The network communication link can be one example of a communication media. Communication media can typically be embodied by computer readable instructions, data structures, program modules, or other data in a modulated data signal, such as a carrier wave or other transport mechanism, and can include any information delivery media. A “modulated data signal” can be a signal that has one or more of its characteristics set or changed in such a manner as to encode information in the signal. By way of example, and not limitation, communication media can include wired media such as a wired network or direct-wired connection, and wireless media such as acoustic, radio frequency (RF), microwave, infrared (IR) and other wireless media. The term computer readable media as used herein can include both storage media and communication media.
The computing device 300 can be implemented as a portion of a small-form factor portable (or mobile) electronic device such as a cell phone, a personal data assistant (PDA), a personal media player device, a wireless web-watch device, a personal headset device, an application specific device, or a hybrid device that include any of the above functions. The computing device 300 can also be implemented as a personal computer including both laptop computer and non-laptop computer configurations.

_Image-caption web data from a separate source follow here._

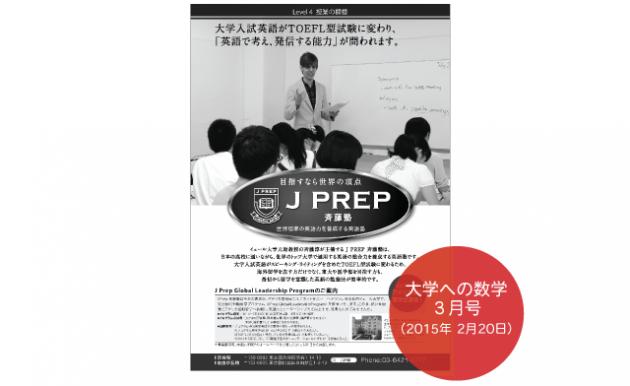 J_prep_daigakuhenosugaku_20160220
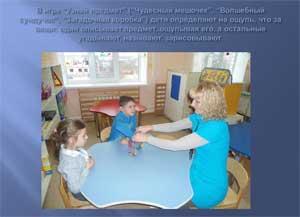 «Формирование приёмов, умственных операций старших дошкольников, умение обдумывать и планировать свои действия»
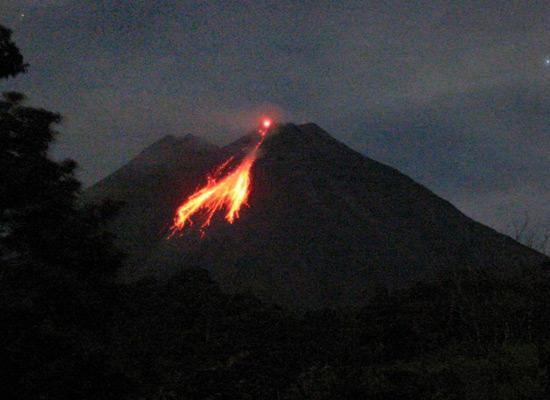Volcan at night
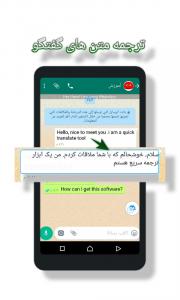 اسکرین شات برنامه مترجم جادوگر همراه (ترجمه گفتگو واتس اپ + ترجمه منوی برنامه ها) 2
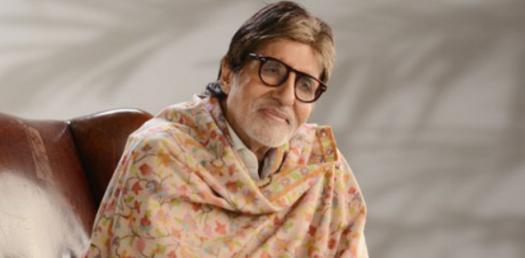 Amitabh Bachchan: The True King Of Bollywood Quiz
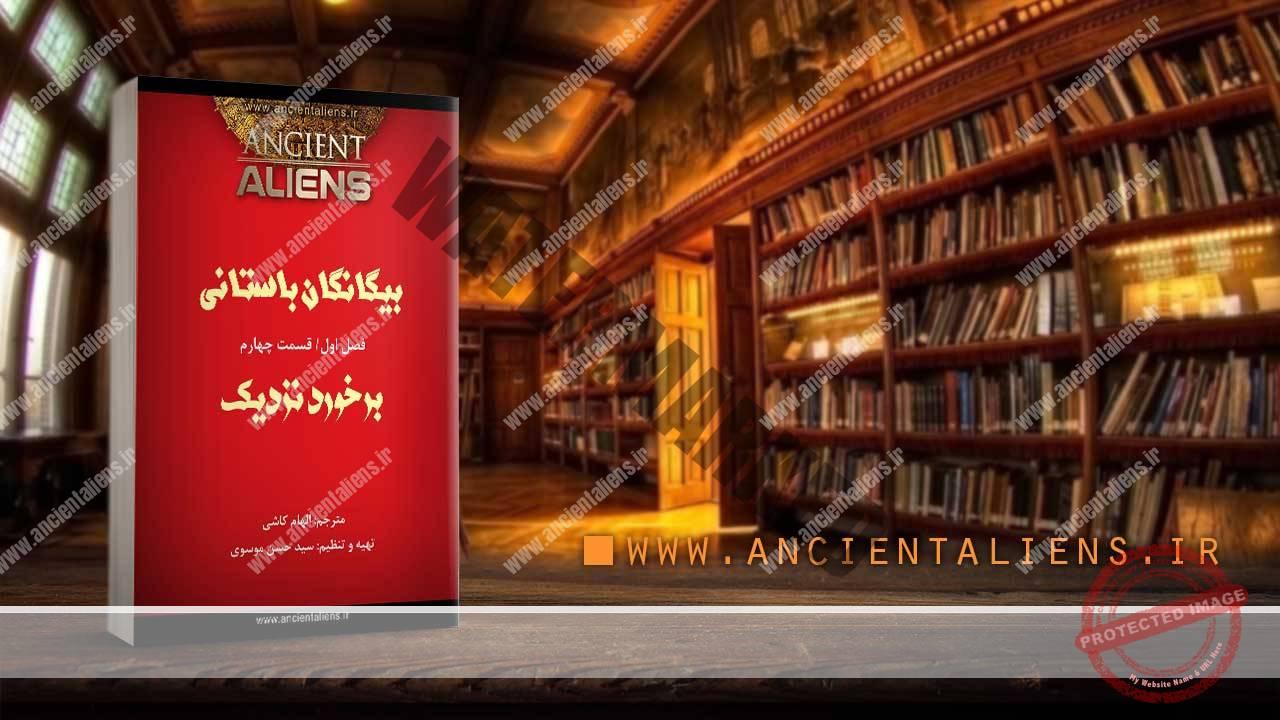 دانلود کتاب بیگانگان باستانی: جلد 4 - برخورد نزدیک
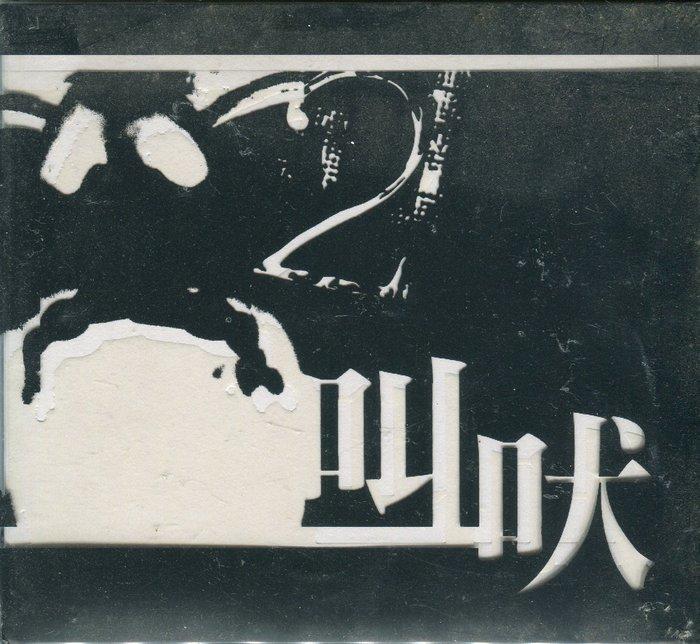 【塵封音樂盒】叫吠 2 - 原諒我大樂隊 西遊記樂團 ARK樂團 (全新未拆封)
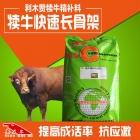 利木赞犊牛精补料 利木赞牛颗粒饲料 利木赞牛促生长料精 吃的香消化好生长速度快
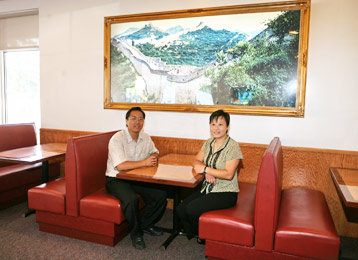 Hong Wah Restaurant Penfield Ny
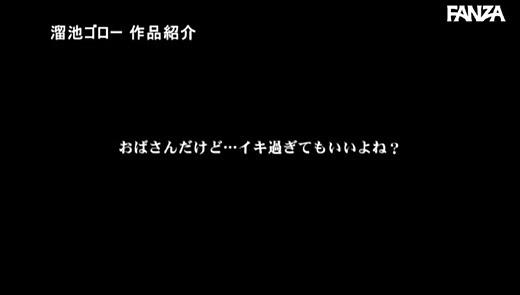 橋本優佳 画像 67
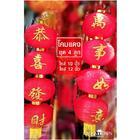 โคมจีนเต็งลั้ง โคมตรุษจีน โคมแดง ผ้าแพร ราคาส่ง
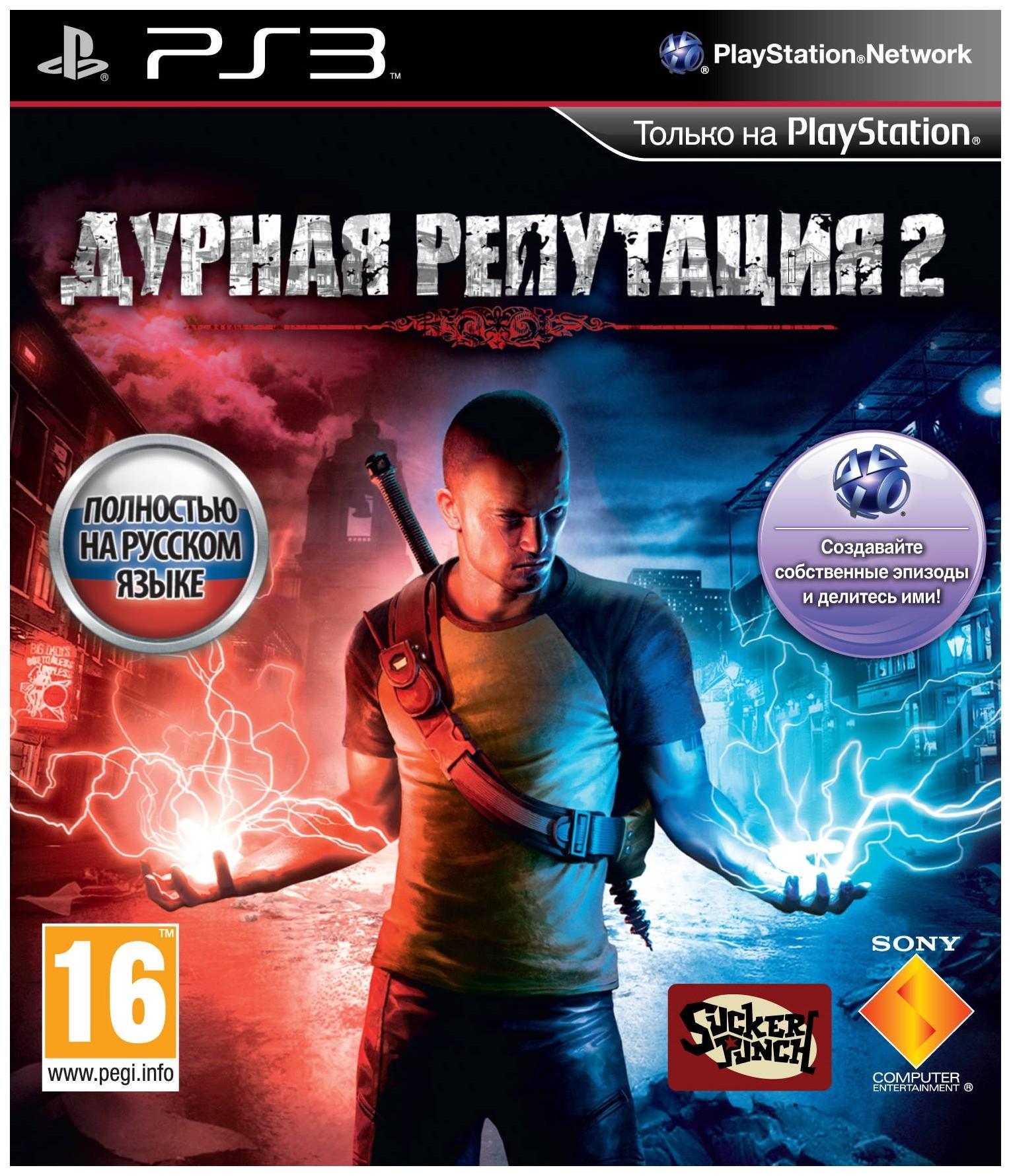 Игра Дурная репутация 2 (Essentials) для PlayStation 3 Sony Дурная репутация 2 (Essentials)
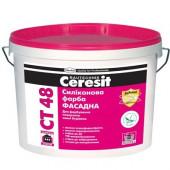 Краска Ceresit СТ 48 10л силиконовая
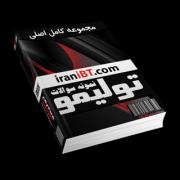 کتاب الکترونیکی نمونه سوالات تولیمو و MSRT جلد اول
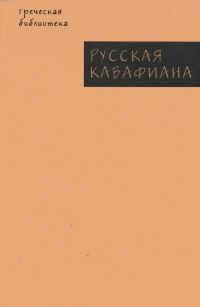 Русская кавафиана [В трех частях]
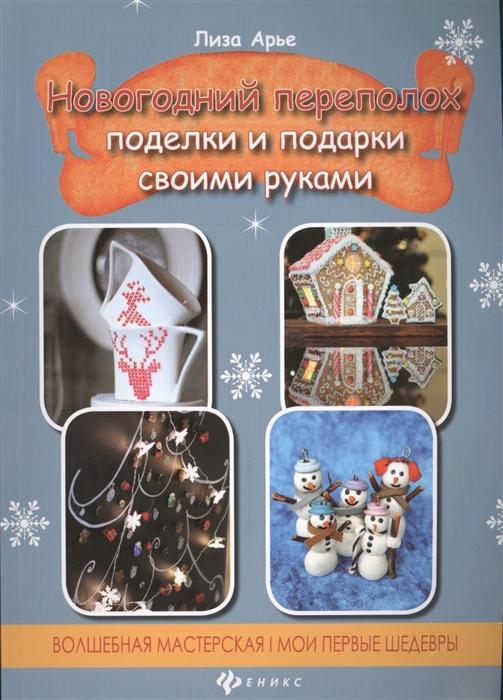 Арье Л. Новогодний переполох поделки и подарки своими руками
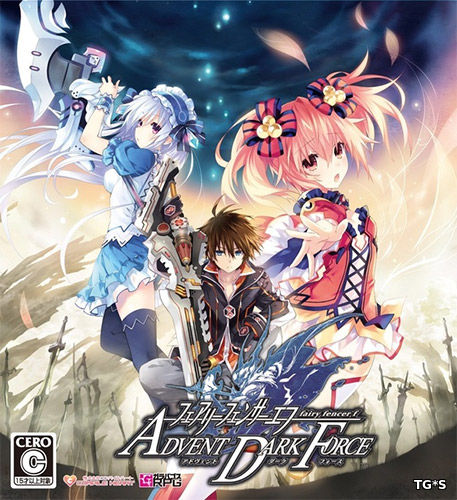 Fairy Fencer F: Advent Dark Force [ENG / Build.20170218 + DLC's] )2017) PC | RePack by FitGirl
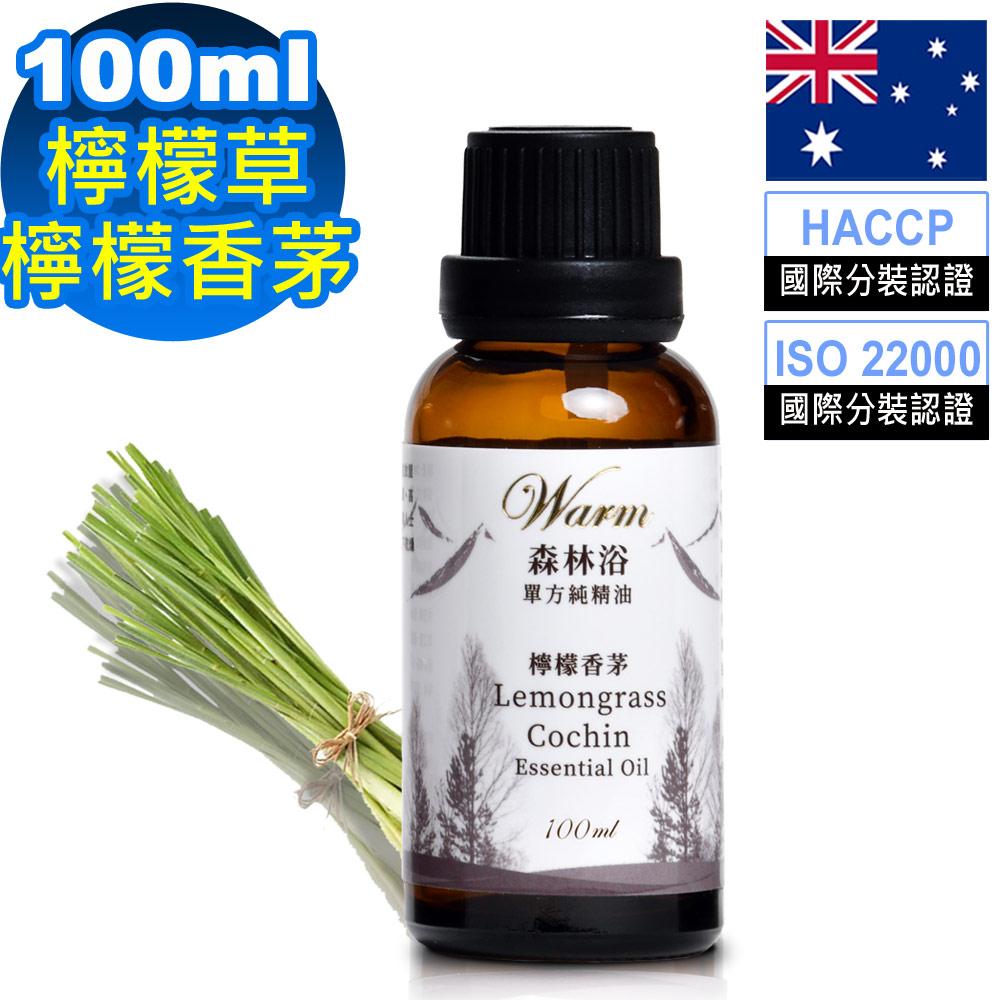 Warm 森林浴單方純精油100ml-檸檬香茅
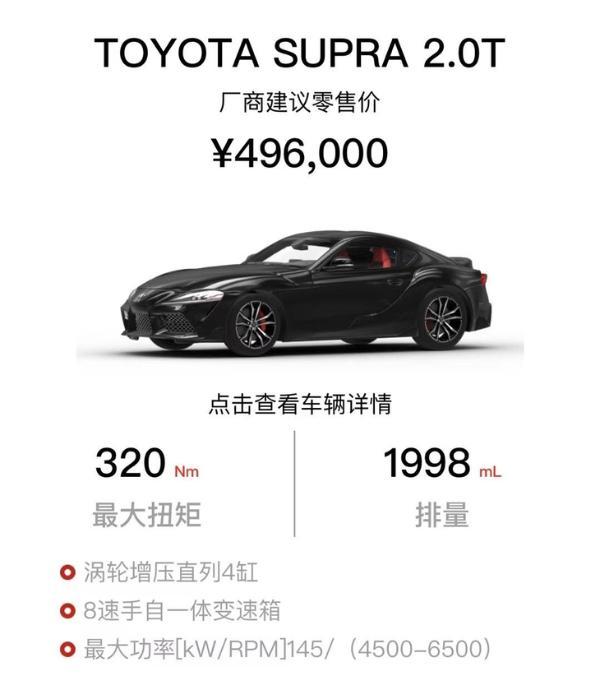 丰田Supra公布价格区间4960-6260万元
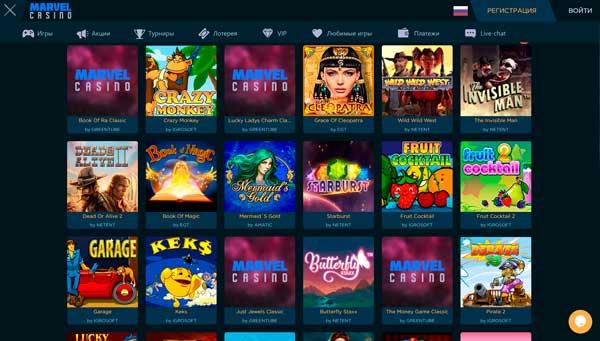 888 казино вход casino free online movies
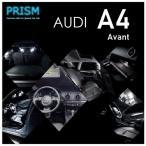 Audi アウディ A4 B6 アバント LED 室内灯 ルームランプ 20カ所 キャンセラー内蔵 6000K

From the foregoing, it will be appreciated that specific embodiments of the disclosure have been described herein for purposes of illustration, but that various modifications may be made without deviating from the disclosure. In addition, many of the elements of one embodiment may be combined with other embodiments in addition to or in lieu of the elements of the other embodiments. Accordingly, the technology is not limited except as by the appended claims.